Block 3 classes began on 26th August 2022, and ended on 11th November 2022. This block was primarily focussed towards the community from Ukraine. There were 12 regular, in person classes at Aberdeen Arts Centre, 2 hours each, with interpretation at the agreed Friday afternoon meeting time. There were 6 extra activities, including: a bespoke Aberdeen Art Gallery visit and tour; three shows at the Lemon Tree; one ballet and education event at His Majesty’s Theatre; and a guided visit to NESCOL.
A graduation event followed on 25th November 2022 at Aberdeen Art Gallery, with catering at the venue. There were 18 attendees in total, and 8 graduates who achieved required attendance and participation. Overall, the eight had an almost 88% attendance rate, with 84 attendances out of a possible 96.
We were somewhat disappointed that more women didn’t graduate, and that some people signed up, but only attended one or two classes, albeit this was mostly due to clashes with other studies or commitments, rather than disinterest.
We noted that there was less effort by participants to practice English than we hoped. This is was undoubtedly partly due to the sessions being online at that point in the pandemic, and we did address positively with interpreters where we observed improvement. Interpretation was also complicated by the requirement for both Dari and Pashto, and a lack of local interpreters available in person. Our colleagues at GREC’s in-trans project were very helpful here.
Childcare, or lack of, was an issue for some students, and our Project Worker reflected on the perceived lack of support from Dads.
Language skills, or lack of, remain a barrier to participation at times though. We also noted some cultural differences around expectations for confirming attendance, reporting absence, and general punctuality.

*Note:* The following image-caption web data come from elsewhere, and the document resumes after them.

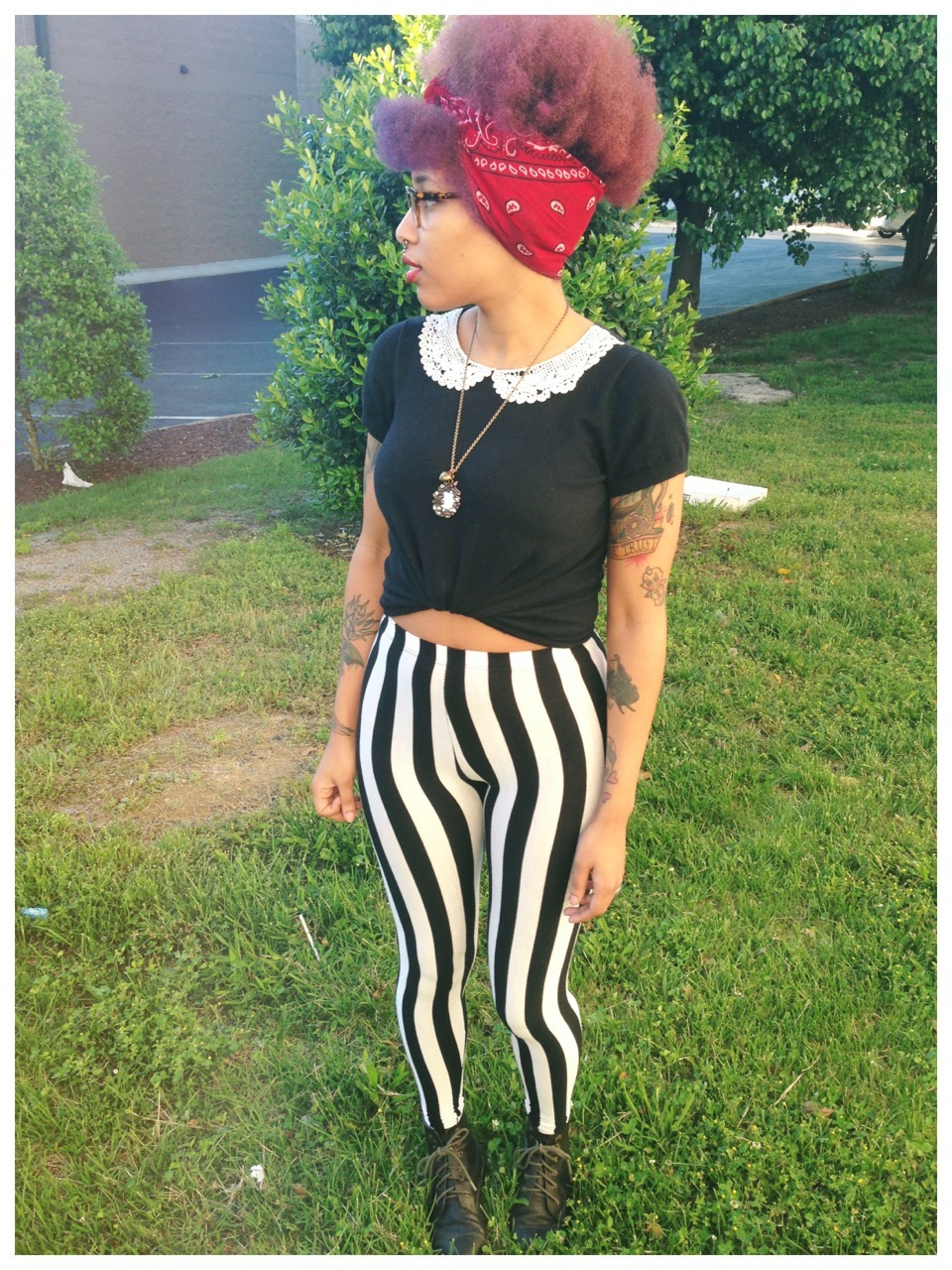 blackgirlsrpretty2:  SPOTLIGHT: http://afrogrrrlxvx.tumblr.com/ 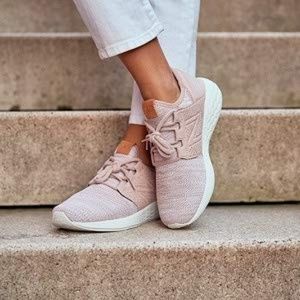 New Balance Women's Cruz V2 Fresh Foam Running Sho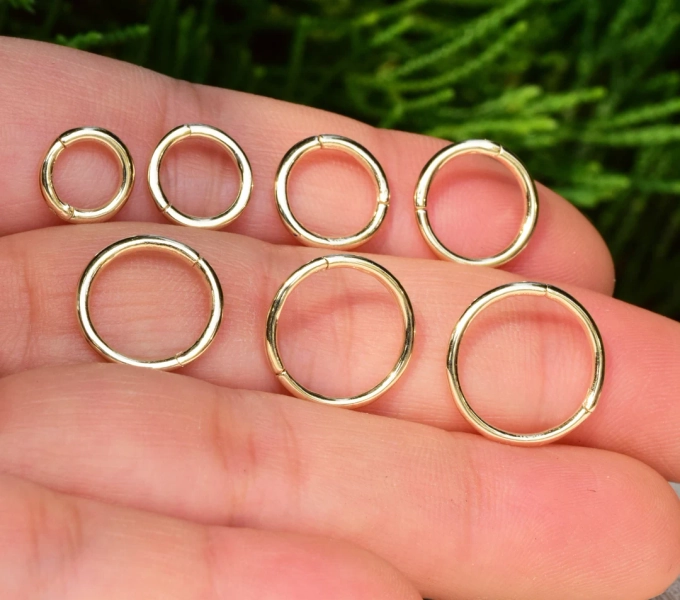 14K Solid Gold Hinged Clicker Hoop Huggie Hoop Cartilage Earring Conch Hoop Helix Hoop Nose Hoop 18g / 16g Piercing Jewelry Gift for Mom - Etsy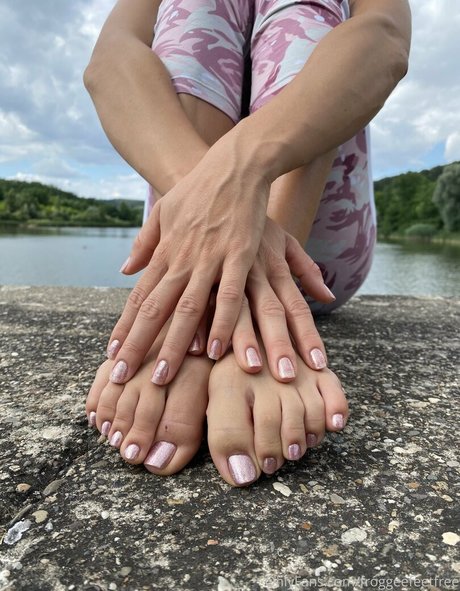 Froggeefeetfree photo 124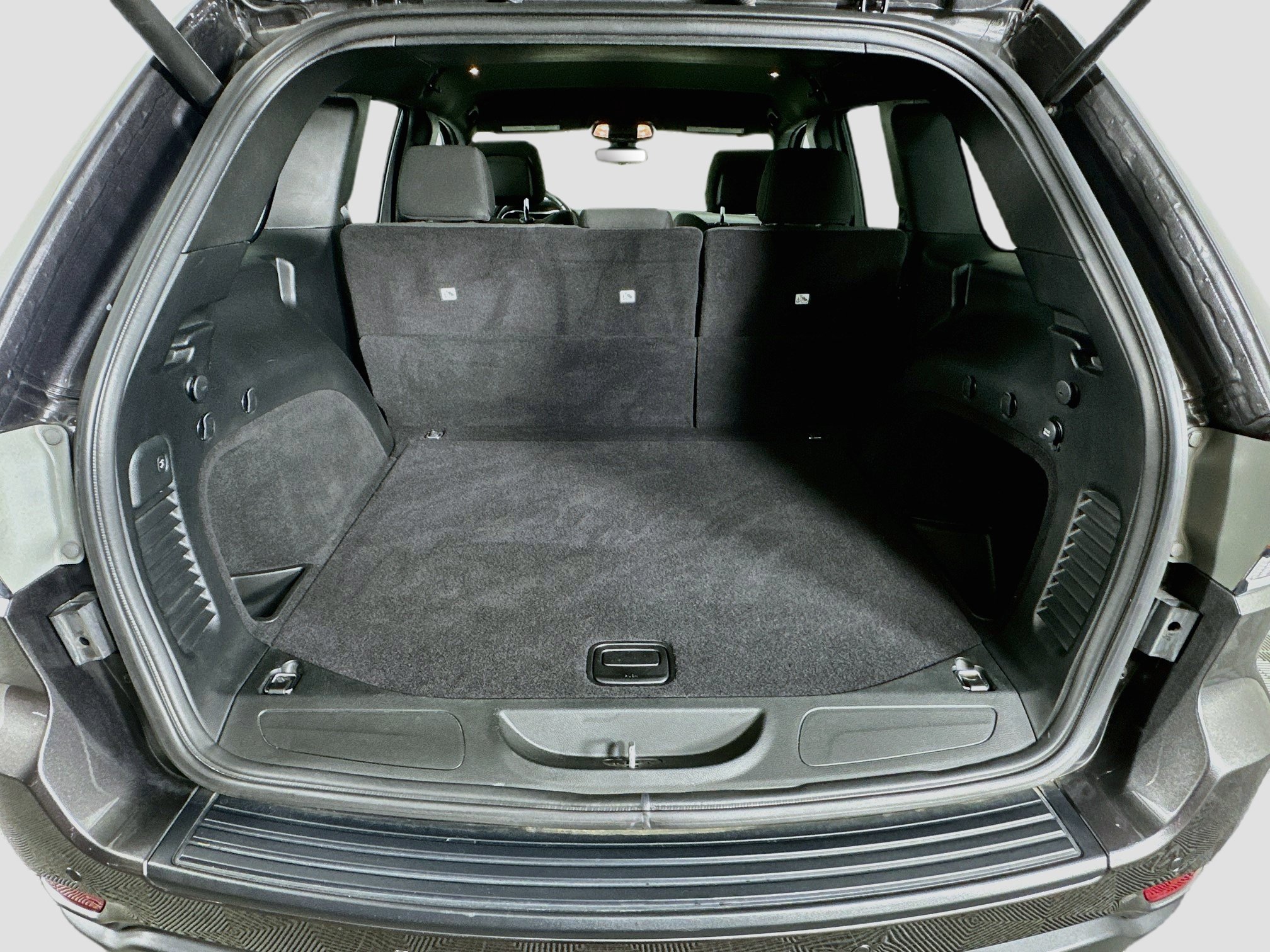 Used 2018 Jeep Grand Cherokee Laredo RWD image 29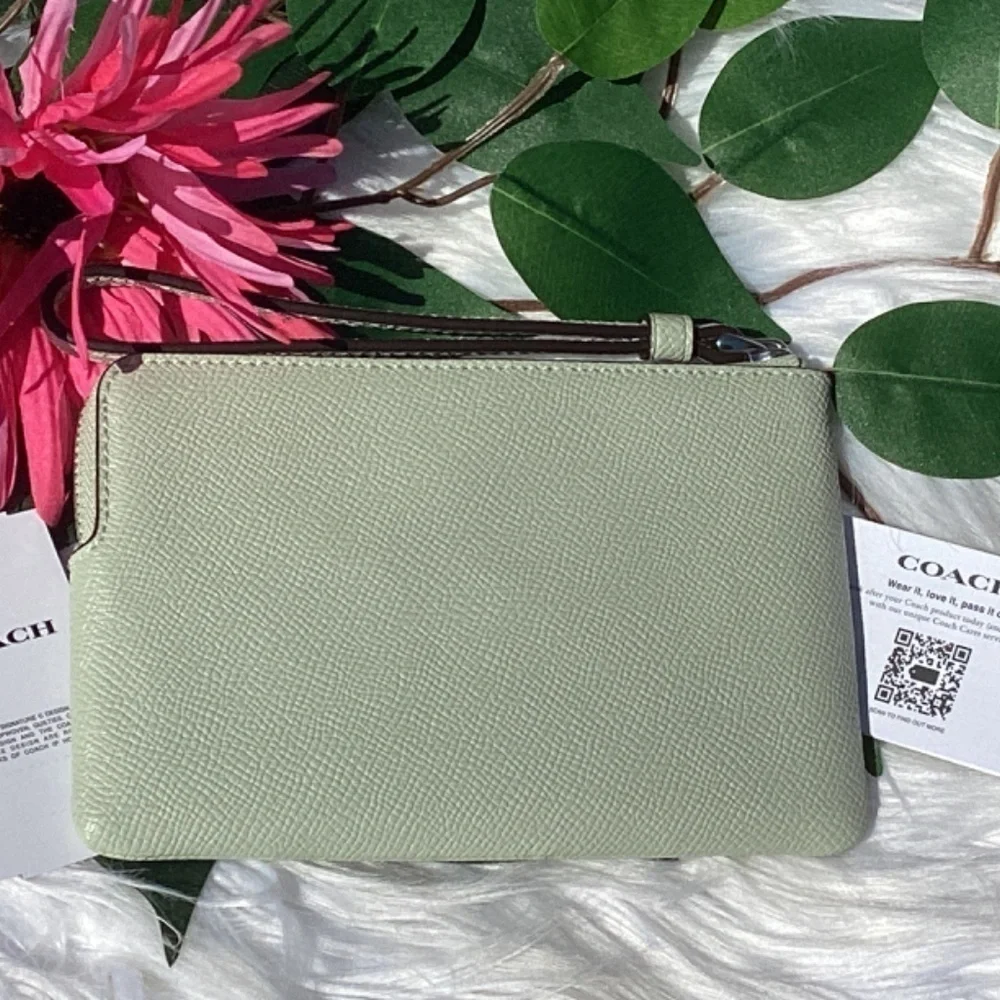 NWT Coach Corner Zip Wristlet In Light Sage/Silver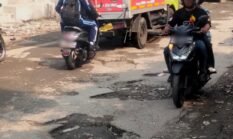Jalan Rusak di Kali Baru Timur Kapuk Tak Kunjung di Perbaiki Terkendala Kepemilikan Lahan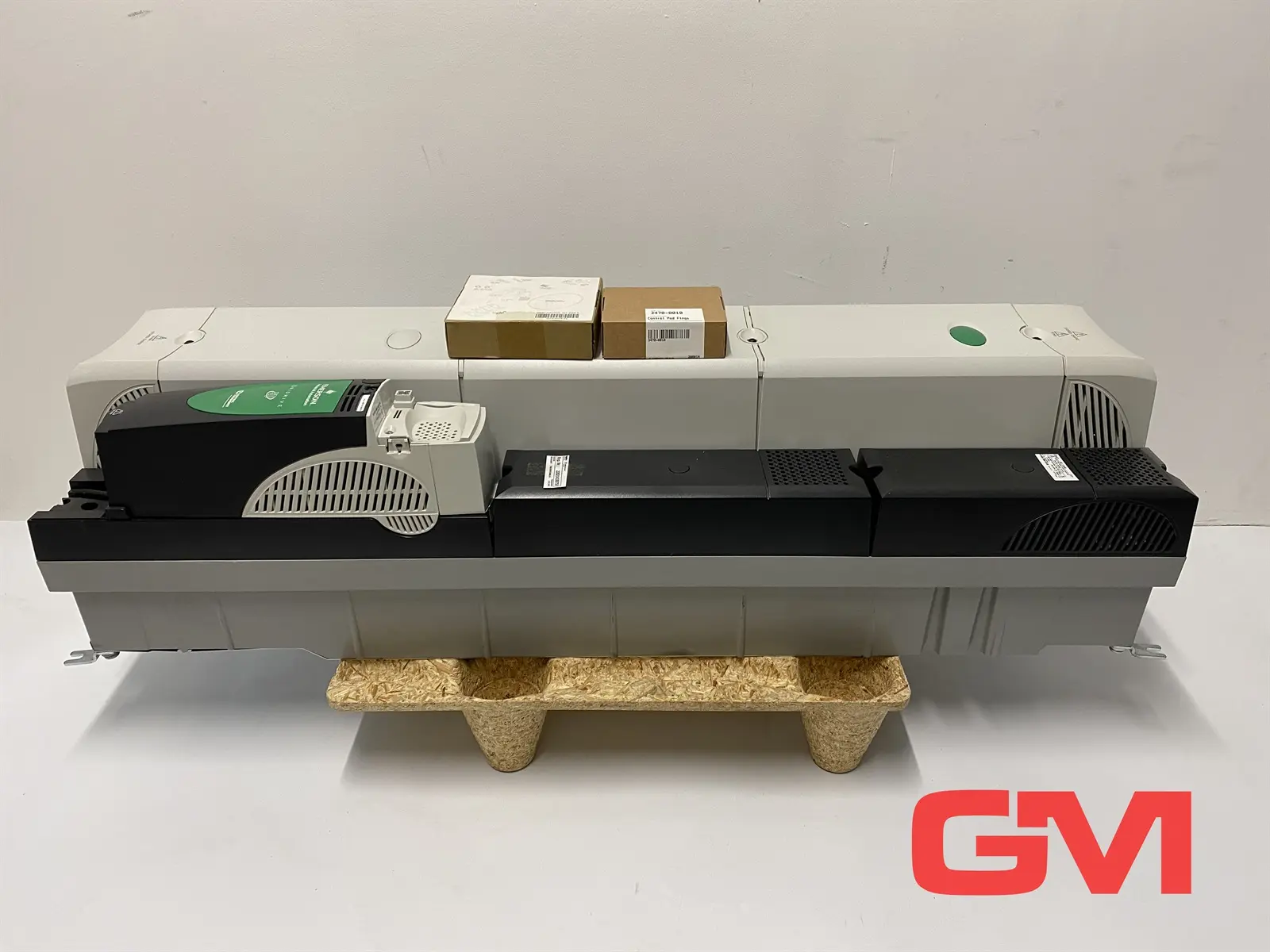 Produktfoto 1 von Emerson AC-Antrieb SP6401 90/110kW Control Techniques STDT46 refurbished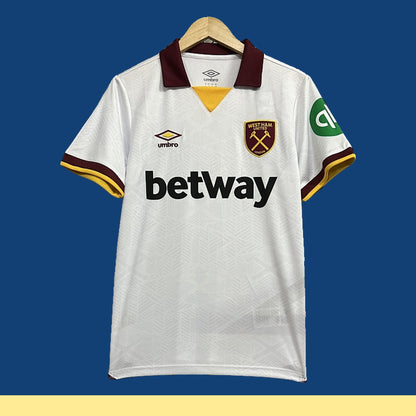 Jersey West Ham United 2024-25 Tercero blanco, foto 1 de 7
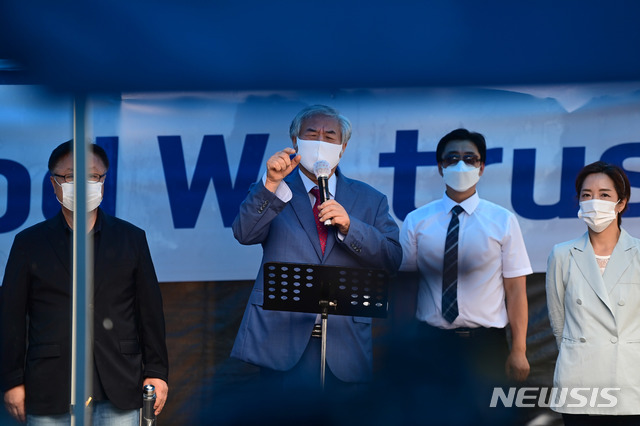 [서울=뉴시스]조수정 기자 = 코로나19 확진으로 입원 치료를 받은 전광훈 사랑제일교회 목사가 2일 오전 퇴원해 서울 성북구 사랑제일교회 앞에서 입장 발표 기자회견을 하고 있다. 2020.09.02.&nbsp; photo@newsis.com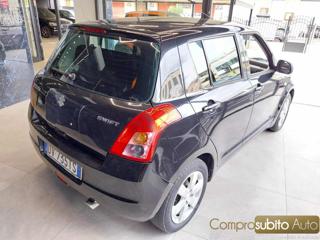SUZUKI Swift usata, con Chiusura centralizzata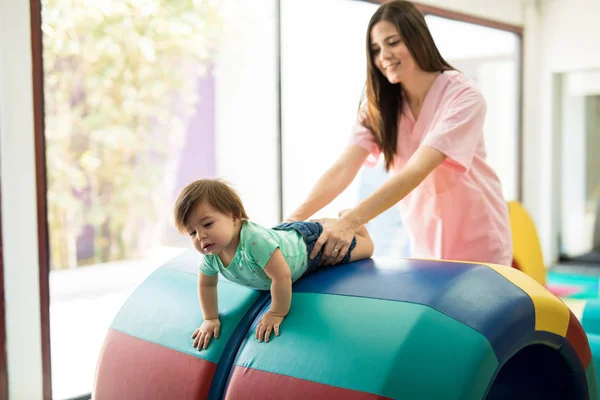 Bebé haciendo ejercicio en un centro de terapia — Foto de Stock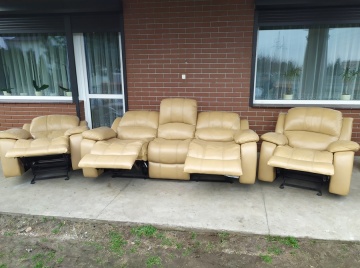 Sprzedam wypoczynek ze sk&oacute;ry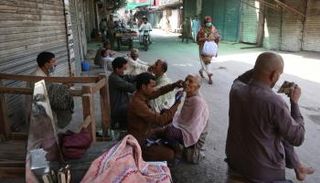 حلاقون في شوارع لاهور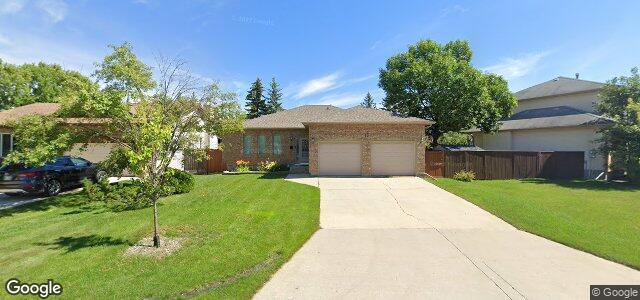 Photo of 15 Strongberg Drive in Winnipeg, Manitoba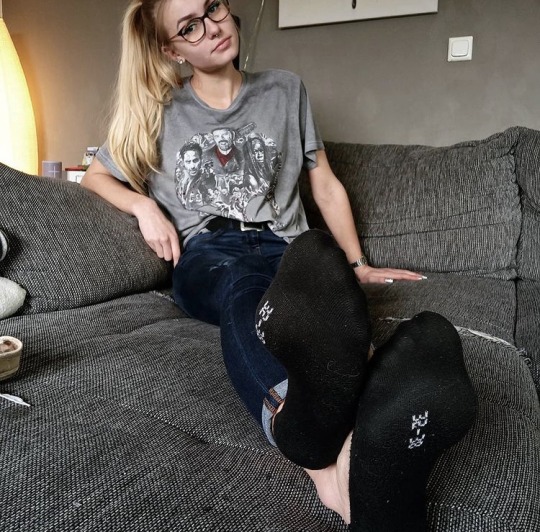 socksandfeet:Take a minute and soak in the beauty of @emmysfeetandsocks from Instagram.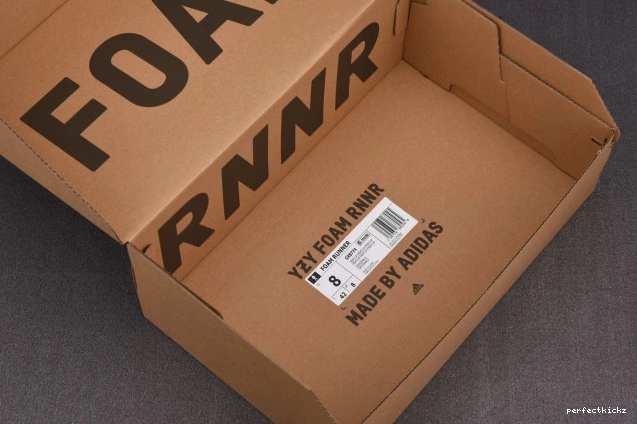 RNNR Yeezy Foam Adidas MX GX8774 Cream Clay 0709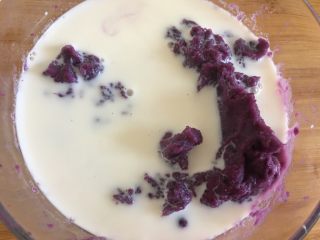 美味健康紫薯发糕,倒入牛奶、酵母
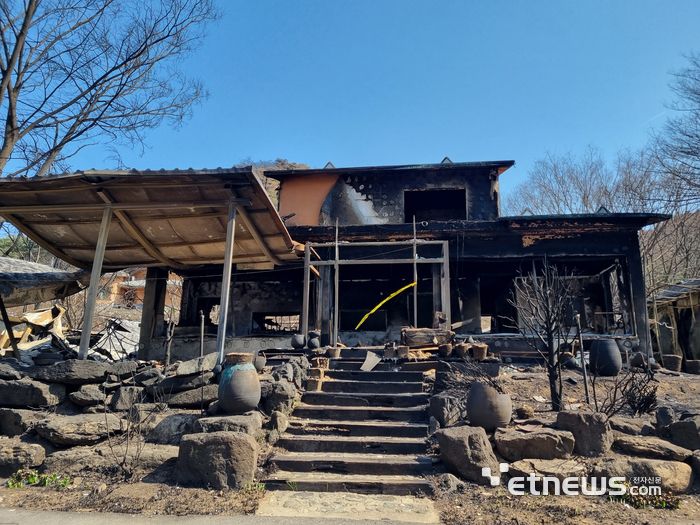 7일 정오 무렵 찾은 경북 청송군 청송읍 부곡리. 주왕산 국립공원 초입에 늘어선 음식점들은 전소된 채 개점 휴업 상태에 놓여 있다.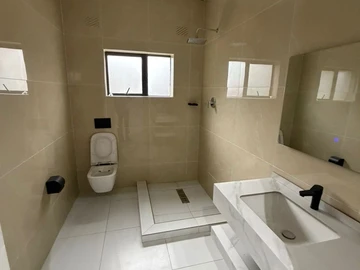 2 Bedroom Garden Flat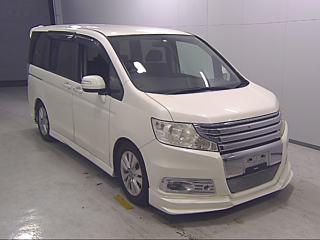HONDA STEP WAGON 2010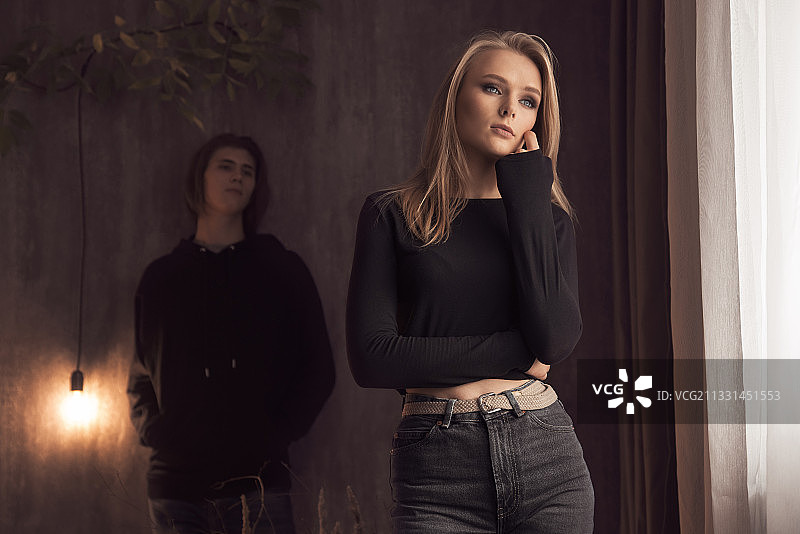 站在墙边的年轻女子肖像，俄罗斯图片素材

The positive aspects of taking on a new approach (innovative)/How the project has expanded on existing examples of good practice
Overall, the innovation was mostly around the application of Rowe’s Citizenship Model in a refugee setting, and the co-production/design element. In both areas, we were successful. We previously discussed with Dr Rowe and greatly appreciated his time and support. We’re keen to report back to colleagues within relevant networks, particularly Karen Black, at Turning Point Scotland, whose advice and support early on was crucial. As above, co-production has been highlighted throughout both as key and a significant success. Co-production allowed us to work directly WITH the community so that the classes reflected their wants and needs. We’ll be looking to embed this learning throughout our organisation going forward.
As above, we’ve learned a lot about applying the Citizenship Model, and about co-production and design WITH community participants. We’ve also learned more about barriers to access. We will look to address childcare needs next time, and experiment with intensity of the programme, length of sessions, and times of day. We’d also like to engage more communities, and have more opportunities for different communities to mix and interact. We’re happy to share with interested parties.